**Written instruction:**
Exactly reproduce the line that contains "Of the items" and all lines after it in the entries below, through the very last line.

Data listing

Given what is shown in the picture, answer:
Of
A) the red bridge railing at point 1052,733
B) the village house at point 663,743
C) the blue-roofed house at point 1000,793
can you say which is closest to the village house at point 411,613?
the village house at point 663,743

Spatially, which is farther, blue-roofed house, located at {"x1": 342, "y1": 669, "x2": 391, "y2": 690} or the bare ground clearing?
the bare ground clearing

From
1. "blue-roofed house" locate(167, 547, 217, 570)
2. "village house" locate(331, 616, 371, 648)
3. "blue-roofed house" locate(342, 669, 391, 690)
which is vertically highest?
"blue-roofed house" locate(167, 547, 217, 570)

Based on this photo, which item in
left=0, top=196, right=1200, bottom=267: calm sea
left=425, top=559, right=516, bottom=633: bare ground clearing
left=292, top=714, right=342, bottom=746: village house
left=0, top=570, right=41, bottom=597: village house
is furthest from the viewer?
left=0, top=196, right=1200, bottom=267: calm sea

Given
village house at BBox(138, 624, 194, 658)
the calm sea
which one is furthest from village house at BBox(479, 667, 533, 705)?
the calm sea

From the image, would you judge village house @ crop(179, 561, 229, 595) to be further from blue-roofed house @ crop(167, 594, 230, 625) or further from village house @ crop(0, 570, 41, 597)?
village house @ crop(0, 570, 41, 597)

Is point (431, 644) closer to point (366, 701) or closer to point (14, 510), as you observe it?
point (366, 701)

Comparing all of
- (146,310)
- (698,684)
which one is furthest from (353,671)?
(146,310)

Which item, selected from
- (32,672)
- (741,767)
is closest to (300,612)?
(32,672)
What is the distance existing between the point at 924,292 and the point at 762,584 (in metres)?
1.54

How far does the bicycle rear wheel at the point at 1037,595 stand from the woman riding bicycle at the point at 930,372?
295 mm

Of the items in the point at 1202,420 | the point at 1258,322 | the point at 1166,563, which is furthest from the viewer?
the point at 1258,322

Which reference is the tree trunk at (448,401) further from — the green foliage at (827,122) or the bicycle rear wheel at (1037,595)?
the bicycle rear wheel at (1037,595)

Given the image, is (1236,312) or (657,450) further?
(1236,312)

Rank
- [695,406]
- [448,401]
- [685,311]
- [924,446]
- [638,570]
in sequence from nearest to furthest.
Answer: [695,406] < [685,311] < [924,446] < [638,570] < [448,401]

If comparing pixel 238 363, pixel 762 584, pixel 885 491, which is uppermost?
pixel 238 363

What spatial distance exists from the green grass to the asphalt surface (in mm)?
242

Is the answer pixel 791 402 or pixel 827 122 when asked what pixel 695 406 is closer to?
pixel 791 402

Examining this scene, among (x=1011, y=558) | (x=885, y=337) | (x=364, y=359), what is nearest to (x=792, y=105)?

**The reply:**
Of the items in the point at 1202,420 | the point at 1258,322 | the point at 1166,563, which is furthest from the viewer?
the point at 1258,322

Which reference is the tree trunk at (448,401) further from — the green foliage at (827,122) or the bicycle rear wheel at (1037,595)?
the bicycle rear wheel at (1037,595)

Given the image, is (1236,312) or (657,450) further?
(1236,312)

Rank
- [695,406]
- [448,401]
- [685,311]
- [924,446]
- [638,570]
in sequence from nearest to furthest.
Answer: [695,406] < [685,311] < [924,446] < [638,570] < [448,401]

If comparing pixel 238 363, pixel 762 584, pixel 885 491, which is uppermost?
pixel 238 363

What spatial distance exists from the green grass to the asphalt surface (in mm)?
242

Is the answer pixel 791 402 or pixel 827 122 when asked what pixel 695 406 is closer to?
pixel 791 402

Examining this scene, among (x=1011, y=558) | (x=885, y=337) | (x=364, y=359), what is nearest to (x=792, y=105)?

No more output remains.